The function represents a logical block of pipeline code. A pipeline will typically be made up of several different functions pointing to each other in a series of steps.

from infrastructure.core.models.definition import Function

Function(
    name: str
    next_function: Optional[str | NextFunction] = None
)
  • name - The name of the function. This name has to match the name of the folder created under ../src/. For instance ../src/census_processing_raw will have the function name of census_processing_raw
  • next_function - The name of the next function to trigger once the previous function has finished processing. If this is the last function to be run in a pipline this field can be omitted or set to None. Otherwise you can set the string value name of next function or for more complicated cases the type of NextFunction

NextFunction

from infrastructure.core.models.definition import NextFunction

NextFunction(
    name: str
    type: Optional[NextFunctionTypes] = NextFunctionTypes.FUNCTION
)
  • name - The string name of the next funtion to trigger (this must match the name of a relevant folder name under ../src)
  • type - The type of function we wish to trigger next. This is an optional value that defaults to a function but it is possible to trigger another pipeline instead of a function.

Trigger Function

In this example we use the definition to trigger another serverless function

from infrastructure.core.models.definition import Function, NextFunction, NextFunctionTypes

Function(
    name="census_processing_raw",
    next_function=NextFunction(
        name="census_processing_upload",
        type=NextFunctionTypes.FUNCTION
    )
)

Trigger Pipeline

In this example we use the definition to trigger another pipeline with the name census_processing_raw.

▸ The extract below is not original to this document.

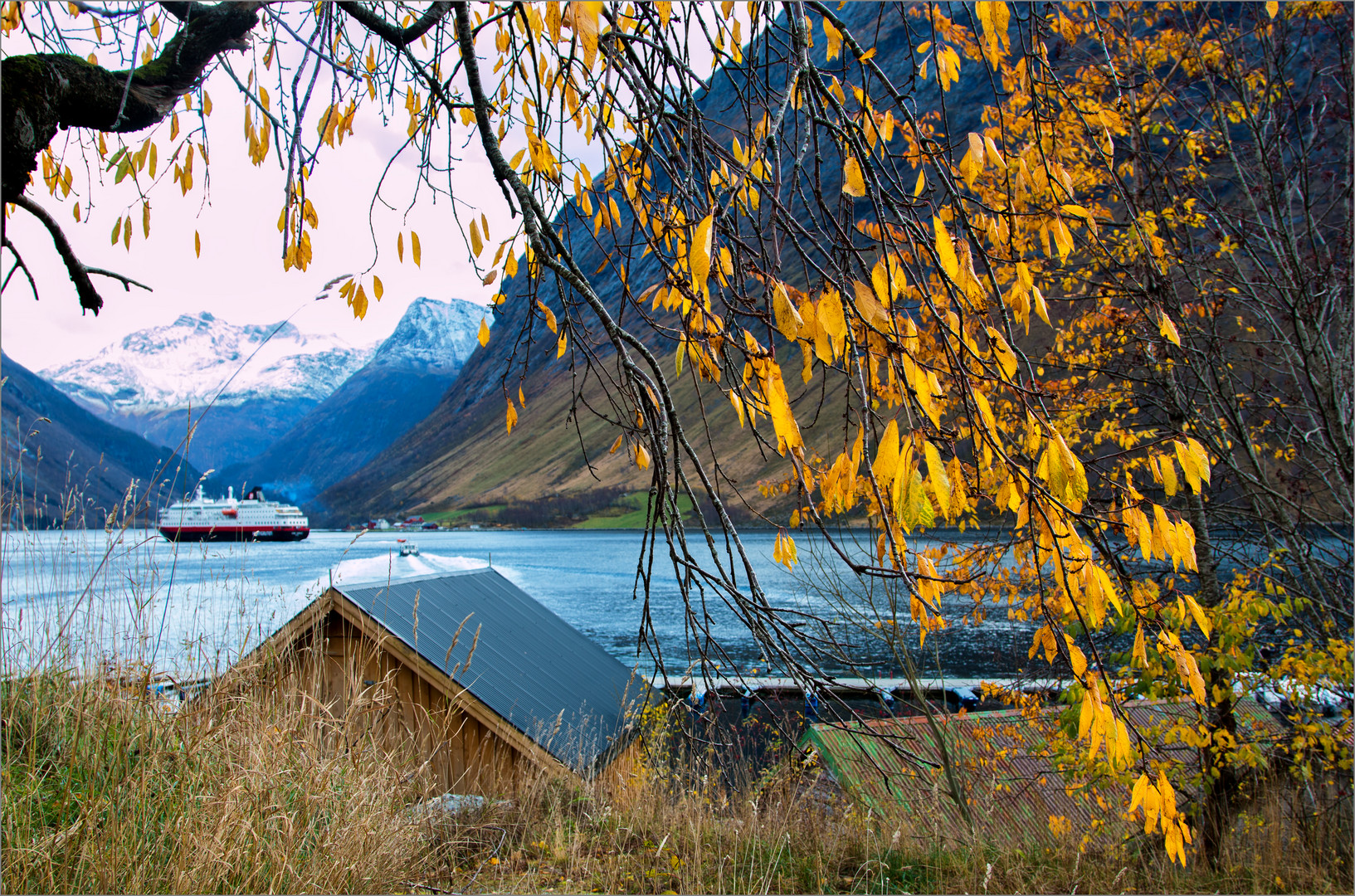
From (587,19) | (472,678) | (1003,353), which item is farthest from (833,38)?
(472,678)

from infrastructure.core.models.definition import Function, NextFunction, NextFunctionTypes

Function(
    name="census_processing_raw",
    next_function=NextFunction(
        name="train_census_model",
        type=NextFunctionTypes.PIPELINE
    )
)

Trigger

We can optionally set triggers on our pipeline that will start the pipeline based on certain events.

S3 Trigger

The S3 Trigger will launch the pipeline when a file landas the specified location in S3. This is useful to run pipelines automatically on new data landing in S3.

from infrastructure.core.models.definition import S3Trigger

S3Trigger(
    name: str
    bucket_name: str
    key_prefix: str
)
  • name - Name to give this trigger
  • bucket_name - Name of the S3 bucket to create the trigger for
  • key_prefix - Path within the S3 bucket to filter for new files landing. If you wish to trigger the pipeline for every new file use the string "/"

Cron Trigger

The CronTrigger allows you to trigger the pipeline at defined times. This is useful if you are pulling data from an API and wish for it to be refreshed at a regular cadence.

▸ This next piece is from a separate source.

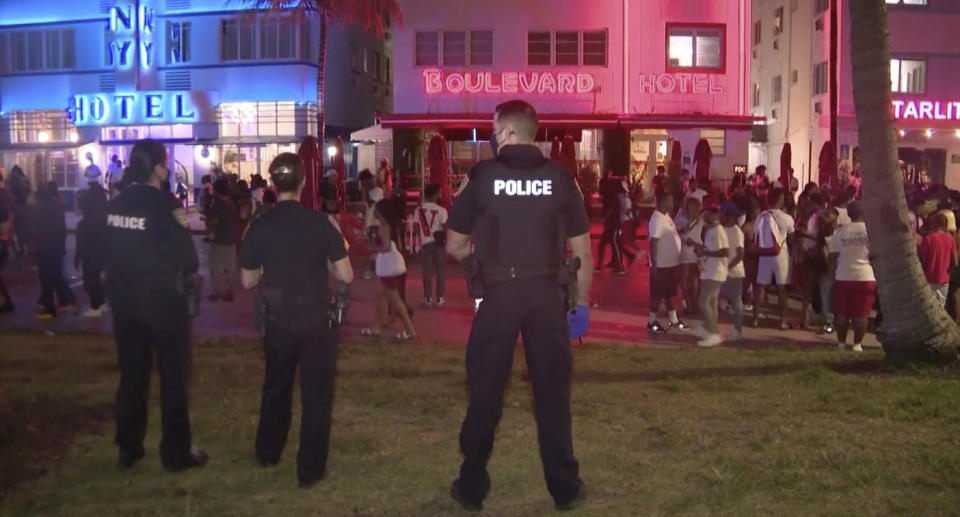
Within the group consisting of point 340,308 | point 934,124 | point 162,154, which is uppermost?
point 934,124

from infrastructure.core.models.definition import CronTrigger

CronTrigger(
    name: str
    cron: str
)
  • name - Name to give this trigger
  • cron - String representation of a relevant aws cron. We recommend reading the docs on aws crons as these differ from regular cron definitions. For example if you wish your pipeline to be triggered every 10 minutes you can set the cron variable to the string cron(0/10 * * * ? *)

rAPId Trigger

The rAPId trigger allows you to run a pipeline based on new data being uploaded to your rAPId instance. This is useful if you are wanting to apply different transformations automatically onto your rAPId data.

Note: If you have set a rAPId trigger you will also need to specify the rAPIdConfig otherwise dorc will raise an invalid configuration exception.

from infrastructure.core.models.definition import rAPIdTrigger

rAPIdTrigger(
    domain: str
    name: str
    client_key: Optional[str]
)
  • domain - The rAPId domain of the dataset you want this pipeline to be triggered from.
  • name - The rAPId dataset name for the given domain that you want this pipeline to be triggered from.
  • client_key - Optionally pass the specific rAPId client key that the pipeline will use to authenticate with rAPId.

Note: If no client_key is specified dorc will automatically create a new client in your rAPId instance for the pipeline, giving read and write permissions for both the source and target layers for the domain.